「……おはようございま……あれ?」

今日も楽しい部活の時間だ、と演劇部部室のドアを開ける。開けたはいいものの、普段毎日のように部室で待ち構えている部長がいない。そろそろドリフェスがあるらしいし、ユニットの活動でもしているのだろうか。

北斗くんも友也くんもいない。物がごった返す部室は、いつもはありえないほど喧しいのに、今はシンと静まり返っている。仕方ないので一人で次の脚本の構想を練ろうと、ソファに腰かけペンとノートを取り出した。

「…………北斗くんは王子さまで……部長に女装してほしいから……でも友也くんのお姫さまも見たいし……登場人物は…………」

独り言をぶつぶつ呟きながら、思いつくネタをとにかく乱雑に書き出してみる。途中から何だか気分がノッてきて、一人なのをいいことに歌を歌いながらメモをしていた。

「……愛はなんてAmazing♪ ふんふん……♪」

勝手に歌いやすいキーにして、部長のソロ曲を歌う。個人的にはValkyrieの影片みかくんのソロ曲が一番好きだけど、部長のはまた別の良さがある。……というか、好きな人の歌う曲が嫌いなはずがない。

「ふんふーん……♪ 世界を……」
「今日も彩りましょう! Surprise☆」
「うひゃあ!?」

ノートにメモをしながら鼻歌を歌っていると、突然部長が上から降ってきた。しかも、私の鼻歌の続きを歌いながら。まさにサプライズという感じだけど、驚きすぎてノートもペンもひっくり返して落としてしまった。

それなのに部長はいつもに増して嬉しそうな満面の笑みを浮かべている。

「ふふ、私の歌がお気に入りですか? まさか貴女が覚えてくれているとは! ああっ嬉しさでバラが飛び出てしまいます……☆」

言葉のとおりポンポンとどこからかバラを出して、彼はその場でくるくる回る。元気なひとだなぁと思いながら、驚きで逸る鼓動を深呼吸で落ち着かせた。

「いつからいたんですか? ……恥ずかしいです」
「何を恥ずかしがることがあるのでしょう! こんなに嬉しいのは初めてです、Amazing☆ ちなみに貴女がおはようございますと言って入ってきたときからいましたよ!」
「初めからじゃないですか! えっどこにいたの……!?」

本当に計り知れないなあ、と思いながら顔を熱くしていると、彼はピタリと止まって私にバラを一輪差し出した。すぐ目の前で、整った綺麗な顔が微笑んでいる。どき、とまるで心臓を鷲掴みにされたみたいに、呼吸ができなくなる。

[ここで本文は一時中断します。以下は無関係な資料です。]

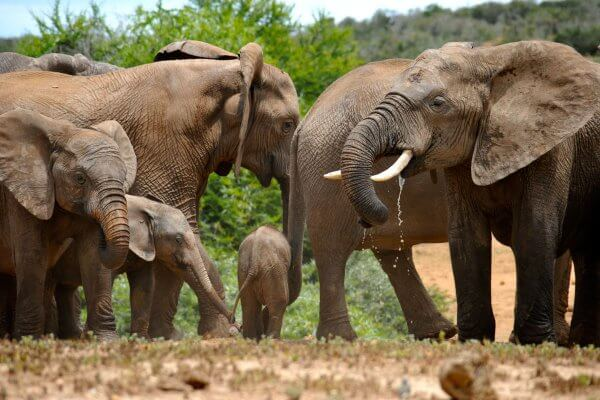 South Africa Animals – 45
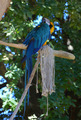 Blue Macaw sitting on branch - PhotoDune Item for Sale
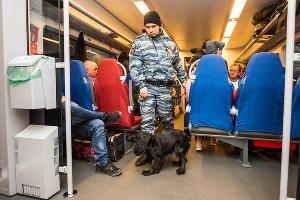 Кинолог проверяет «Ласточку» на наличие наркотических веществ у пассажиров ©Фото Елены Синеок, Юга.ру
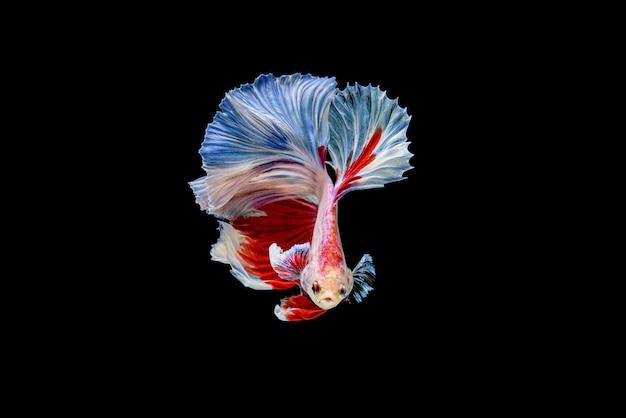Piękne półksiężycowe biało-czerwone betta splendens, bojownik syjamski lub pla-kad w popularnej tajskiej rybie w akwarium.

「ふふ、バラのような貴女には私の歌がよくお似合いですよ」

彼があんまり嬉しそうにそう言うものだから、つい、緊張に指先を震わせながら声を絞り出した。何とか言葉を選んで、彼から視線を逸らす。

「……歌だけ、ですか……」

ほんの一瞬彼を見ると、彼は鳩が豆鉄砲でも喰らったみたいな顔をしていた。それからなんだか悲しいような嬉しいようなちぐはぐな表情を浮かべる。

「ええと、それは……」
「あっ、いや、だからその……ほら! ぶ、部長みたいに長い髪とか、部長みたいに器用な手品とか……私には似合わないですよね……?」

本当に言いたいことから逃げようと言葉を探すと、部長は真剣な顔になって、私の肩を掴んだ。

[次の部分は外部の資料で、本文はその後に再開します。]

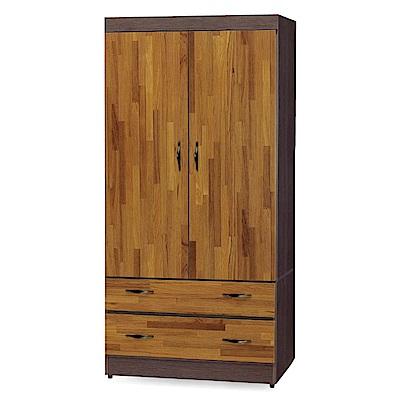 綠活居 拉雷斯2.7尺雙色二抽衣櫃/收納櫃(二色)-82x56x176cm-免組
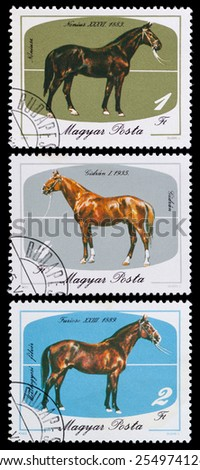 HUNGARY- CIRCA 1985: A stamp printed in hungary shows breeds of horses, horses series, circa 1985 - stock photo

「自分から言い出しておいて、逃げないでください。……でも、貴女には私がお似合いですだなんて……言っていいのでしょうか」
「高望みだとはわかってますけど……言ってほしいです、見合うように頑張りますから」

少し寂しげな顔をした彼に強くそう言いきると、彼は安心したようにふわりと微笑んだ。また心臓が苦しくなる。もしかしたら今日、死んでしまうのかもしれない。

「奇遇ですね、私も貴女のそばにいるために頑張ろうと思いますよ。案外、本当にお似合いかもしれませんねぇ」
「……かもじゃないです」
「おっと、そうでしたね。これは失礼しました。お詫びと言ってはなんですが、」

彼の手がさらりと私の横髪を耳にかけ、一瞬、触れるだけのキスをする。唇に柔らかいものが触れて、目を閉じる間も与えられないまま、キスをされてしまった。

「許していただけますか?」
「……まだ、足りないです」
「おやおや、欲張りさんですねぇ」

彼がやさしく私の頭を撫でる。張り裂けそうな心臓の音がちっとも治まらない。

──ああやっぱり私、今日死んでしまうんだ。それでも全然、構わないのだけれど。